Dr. Berg and his colleagues played a significant role in the development of the Regional Medical Program, a cooperative community-wide effort to enhance the education of all health-care providers. They also helped build a network of community health centers.

After only two years at the University, Dr. Berg served for a year as acting administrator of Strong Memorial Hospital during a time of transition at the School of Medicine and the hospital. He later led an expanded department called the Department of Preventive, Family and Rehabilitation Medicine at the Medical Center. He also served as associate dean for planning in the School of Medicine. He retired as department chairman in 1984.

Dr. Berg was appointed as a chairman or member of several national and state boards and committees. He frequently spoke out on health care, costs and the limits of care. In 1975, he was one of five experts on a symposium panel in New York City that discussed disease prevention and “the illusion of immortality.” The panel, a collection of stars in their field put together by the American Health Foundation, also included: heart surgeon Michael De Bakey, M.D., psychoanalyst Rollo May, anthropologist Ashley Montagu and activist clergyman the Rev.
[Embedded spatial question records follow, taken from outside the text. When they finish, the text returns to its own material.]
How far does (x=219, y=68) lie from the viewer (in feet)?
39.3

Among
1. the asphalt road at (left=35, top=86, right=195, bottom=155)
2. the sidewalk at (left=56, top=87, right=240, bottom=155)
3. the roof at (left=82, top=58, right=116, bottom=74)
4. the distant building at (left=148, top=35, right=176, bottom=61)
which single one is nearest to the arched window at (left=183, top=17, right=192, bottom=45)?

William Sloane Coffin Jr.

In 1990, Dr. Berg headed an Institute of Medicine committee that issued a report called “The Second 50 Years” that found many of the disabilities of the elderly are preventable and criticized doctors and public health experts for writing off the older generation as being beyond help.

Dr. Berg’s wife, Florence Berg, died in 1985. He is survived by a daughter, Astri Cornett of Boxborough Mass., and a son, Erik C. Berg of Boise, Idaho, five grandchildren and two great-grandchildren.

Contributions can be made to the Florence and Bob Berg Fund at the University of Rochester’s Memorial Art Gallery or the Bob Berg Endowed Fund in Community and Preventive Medicine. Send contributions to the University Advancement Office, Box 270032, Rochester, NY 14627-0032.